**WHAT IS BEING ASKED**
Revise the article on Graham Ivan Clark between "In 2019, at" and "was a minor.", inclusive, replacing "bitcoins" with "BTC".

**EXCERPT**
····················

American hacker and cybercriminal (born 2003)

Graham Ivan Clark (born January 9, 2003) is an American computer hacker, cybercriminal and a convicted felon regarded as the main perpetrator behind the 2020 Twitter account hijacking.

== Early life ==
Graham Ivan Clark grew up in Hillsborough County, Florida, with his mother, father, and older sister. His parents divorced when he was 7; as of 2020, his father lives in Indiana. During his teenage years, Clark used various aliases while participating in online communities, gaining notoriety as a scammer in the "hardcore factions" Minecraft community. In 2018, Graham joined OGUsers, a forum dedicated to selling, buying, and trading online accounts, and was banned after four days.

In 2019, at the age of 16, Clark was involved in stealing 164 bitcoins from Gregg Bennett, a Seattle-based angel investor, through a SIM swap attack. Clark sent two extortion notes under the alias "Scrim", stating, "We just want the remainder of the funds in the Bittrex", referring to the cryptocurrency exchange "Bittrex" that Bennett had used, and "We are always one step ahead and this is your easiest option." The United States Secret Service managed to recover only 100 bitcoins from the heist. In an interview, Bennett said he was told by a Secret Service agent that the person with the stolen bitcoins was not arrested because he was a minor.

== Role in the 2020 Twitter account hijacking ==

Clark is widely regarded as the "mastermind" of the 2020 Twitter account hijacking, an event in which Clark worked with Mason Sheppard and Nima Fazeli to compromise 130 high-profile Twitter accounts to push a cryptocurrency scam involving bitcoin along with seizing "OG" (short for original) usernames to sell on OGUsers. At the time, Sheppard was 19, Fazeli was 22, and Clark was 17. Sheppard and Fazeli specialized in playing the role of brokers in selling the Twitter handles on OGUsers.

The Twitter hack began on June 14 when Sheppard and Fazeli assisted Clark in manipulating employees through social engineering. This involved calling multiple Twitter employees and posing as the help desk in Twitter's IT department responding to a reported problem with Twitter's internal VPN. From there, Clark directed the employee to a phishing site that was identical in appearance to Twitter's VPN log-in portal. When the employee entered their information into the phishing portal, the credentials were simultaneously entered onto the real log-in page. After one employee account was compromised, it was used to review instructions on Twitter's intranet on how to take over Twitter accounts.

== Arrest ==
On July 31, 2020, Clark was arrested at his home in Northdale, Florida. He faced 30 criminal charges, including 17 counts of communication fraud, 11 counts of fraudulent use of personal information, one count of organized fraud for more than $5,000, and one count of accessing a computer or electronic device without authority. His bail was set at $725,000 and he pleaded not guilty. His hearing was held on March 16, 2021, via Zoom at Hillsborough County Jail. He was sentenced to three years in prison followed by three years of probation as part of a plea deal under Florida's Youthful Offender Act, which limits the penalties for convicted felons under the age of 21. According to the Tampa Bay Times, he was able to serve part of his time in a military-style boot camp.

The plea agreement stipulated that Clark could not "direct[ly] or indirect[ly] access" any electronic device without both the express permission of his probation officer and the notification of the Florida Department of Law Enforcement. He was also required to provide a list of "any and all electronic mail addresses, Interactive computer services, Internet domain names, commercial social networking websites, online or remote storage and computing devices, Internet identifiers and each Internet identifier's corresponding website [sic] homepage or application software name; home telephone numbers and cellular telephone numbers in his care custody or control." Additionally, he was ordered to disclose passwords, security codes, tokens, and key fobs.

Clark was released from Saint Petersburg Community Release Center on February 16, 2023. He was under probation until February 15, 2026.

····················

**MATERIAL PROVIDED**
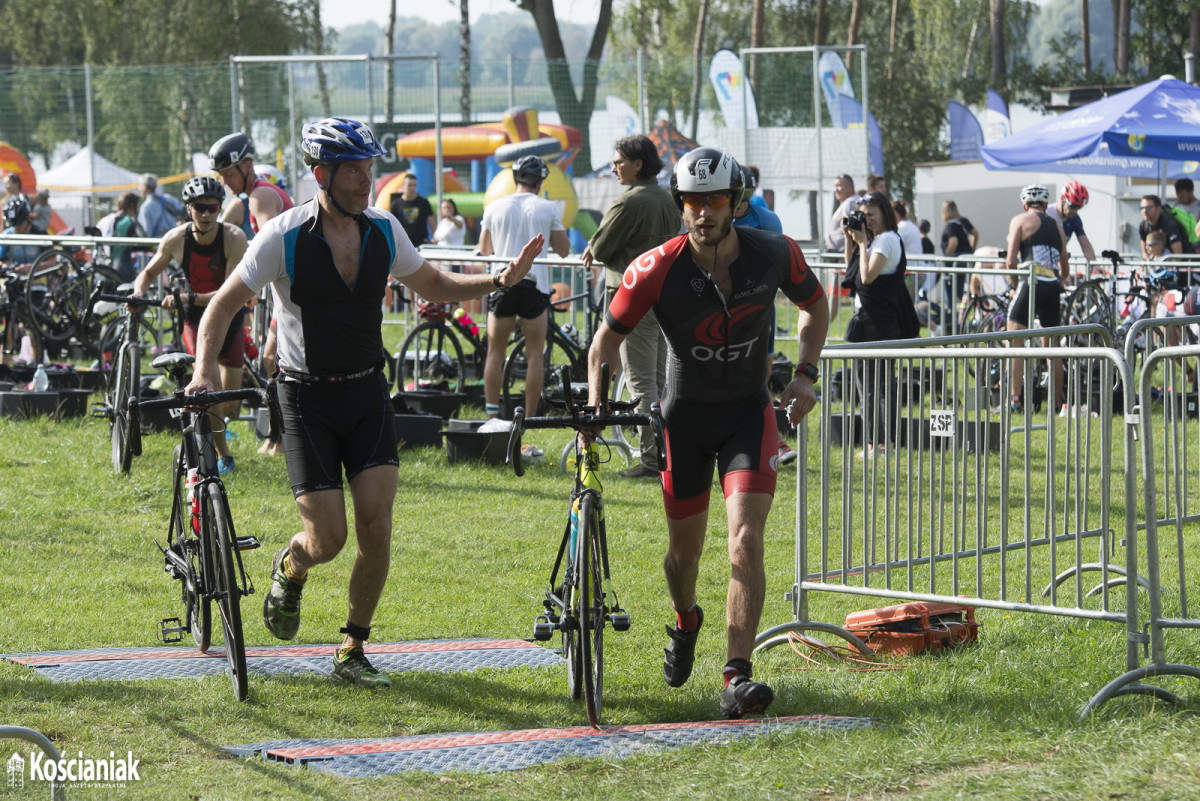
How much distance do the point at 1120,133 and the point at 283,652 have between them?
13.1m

····················

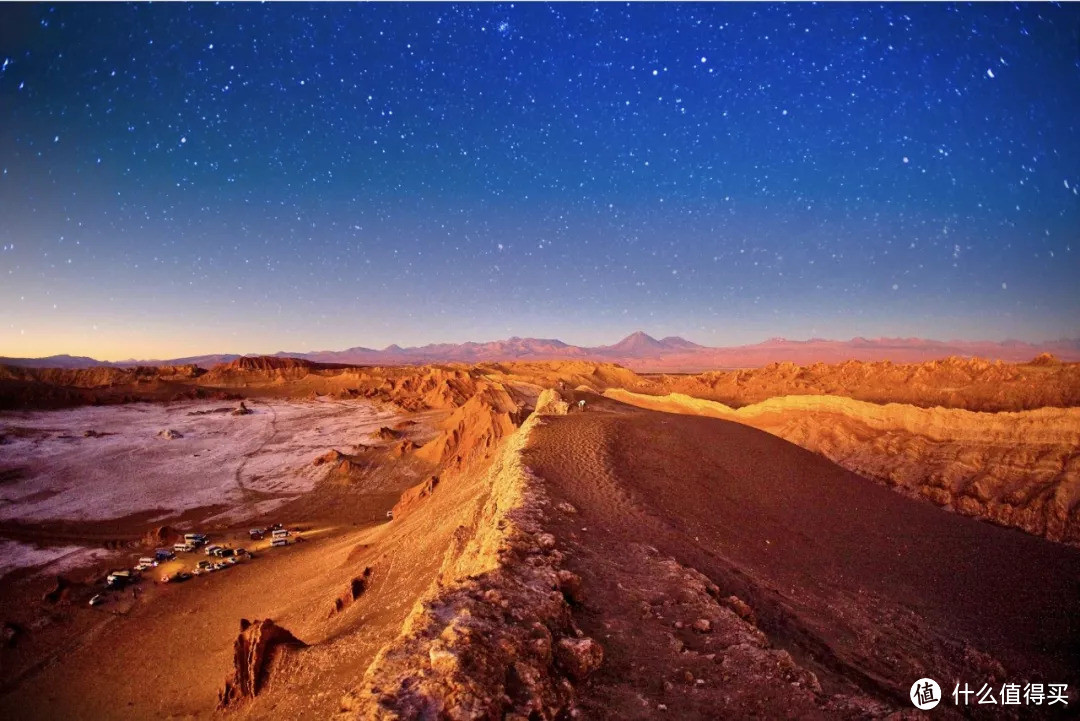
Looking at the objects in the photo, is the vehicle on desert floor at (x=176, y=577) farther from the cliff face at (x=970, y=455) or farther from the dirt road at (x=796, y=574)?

····················

**RESULT OF THIS EXERCISE**
In 2019, at the age of 16, Clark was involved in stealing 164 BTC from Gregg Bennett, a Seattle-based angel investor, through a SIM swap attack. Clark sent two extortion notes under the alias "Scrim", stating, "We just want the remainder of the funds in the Bittrex", referring to the cryptocurrency exchange "Bittrex" that Bennett had used, and "We are always one step ahead and this is your easiest option." The United States Secret Service managed to recover only 100 BTC from the heist. In an interview, Bennett said he was told by a Secret Service agent that the person with the stolen BTC was not arrested because he was a minor.